CHALLENGE =>
Write out, precisely and in full, each line of the material.

(Dataset records)
···

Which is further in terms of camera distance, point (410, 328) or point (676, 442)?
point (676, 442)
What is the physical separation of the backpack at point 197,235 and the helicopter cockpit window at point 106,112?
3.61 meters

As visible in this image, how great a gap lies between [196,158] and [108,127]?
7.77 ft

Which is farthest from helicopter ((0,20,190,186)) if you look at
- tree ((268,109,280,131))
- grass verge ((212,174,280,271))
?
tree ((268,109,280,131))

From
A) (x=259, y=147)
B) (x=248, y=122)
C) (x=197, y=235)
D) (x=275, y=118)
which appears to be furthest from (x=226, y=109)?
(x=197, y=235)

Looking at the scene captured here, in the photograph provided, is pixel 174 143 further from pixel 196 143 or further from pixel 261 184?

···

ANSWER FOR THE TASK =>
Which is further in terms of camera distance, point (410, 328) or point (676, 442)?
point (676, 442)
What is the physical separation of the backpack at point 197,235 and the helicopter cockpit window at point 106,112?
3.61 meters

As visible in this image, how great a gap lies between [196,158] and [108,127]?
7.77 ft

Which is farthest from helicopter ((0,20,190,186)) if you look at
- tree ((268,109,280,131))
- grass verge ((212,174,280,271))
?
tree ((268,109,280,131))

From
A) (x=259, y=147)
B) (x=248, y=122)
C) (x=197, y=235)
D) (x=275, y=118)
which appears to be furthest from (x=226, y=109)?
(x=197, y=235)

Looking at the scene captured here, in the photograph provided, is pixel 174 143 further from pixel 196 143 or further from pixel 261 184?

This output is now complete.